The "calloc" implementation just changes a few page tables, consumes very little actual memory, writes to very little memory, and returns. On most systems you can even allocate more memory than your system can support (more than RAM + swap) without problems, as long as you don't write to all of it. (This feature is slightly controversial on the operating systems that allow this.)
Some systems do not support virtual memory: very old ones (think 80286) and some embedded systems. On these systems, the speeds might be much closer.
There are a few guesses in other answers that hypothesize that "memset" is slower than "calloc" because "memset" can't assume the memory is aligned. Here is how a typical "memset" implementation works:
function memset(dest, c, len)
// one byte at a time, until the dest is aligned...
while (len > 0 && ((unsigned int)dest & 15))
*dest++ = c
len -= 1
// now write big chunks at a time (processor-specific)...
// block size might not be 16, it's just pseudocode
while (len >= 16)
// some optimized vector code goes here
// glibc uses SSE2 when available
dest += 16
len -= 16
// the end is not aligned, so one byte at a time
while (len > 0)
*dest++ = c
len -= 1
In a 256 MiB chunk, that first and last loop are going to be negligible, and the middle loop is the same as the hypothetical calloc loop. Some compilers inline "memset", and can even infer that the result of "malloc" is an aligned block. And a typical "calloc" implementation just calls "memset" anyway — "calloc" is usually written in C, and it's often portable across operating systems.

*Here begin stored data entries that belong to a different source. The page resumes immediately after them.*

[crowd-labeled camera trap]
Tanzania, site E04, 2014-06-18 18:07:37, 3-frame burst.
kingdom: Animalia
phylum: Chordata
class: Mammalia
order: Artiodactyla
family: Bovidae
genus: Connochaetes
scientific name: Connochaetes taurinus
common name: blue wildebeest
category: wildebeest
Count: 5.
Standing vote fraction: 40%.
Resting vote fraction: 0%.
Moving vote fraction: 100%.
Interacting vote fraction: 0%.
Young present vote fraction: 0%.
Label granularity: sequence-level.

The other guess I saw was that "malloc" already initializes the memory, so "memset" initializes it twice. This is technically true in this case. However, it would only account for about a factor of two in speed. The "calloc" version is ten to fifteen hundred times faster. The numbers do not support the conclusion.
Footnote: Just for giggles, I timed the two programs on two of my computers. On my OS X / PowerPC box, the memset version was over 1500x slower (8 s versus 5 ms). On my Linux / x86 box, the memset version ran for 35x as long before segfaulting (expected, that computer has less RAM — note though that the calloc version didn't crash).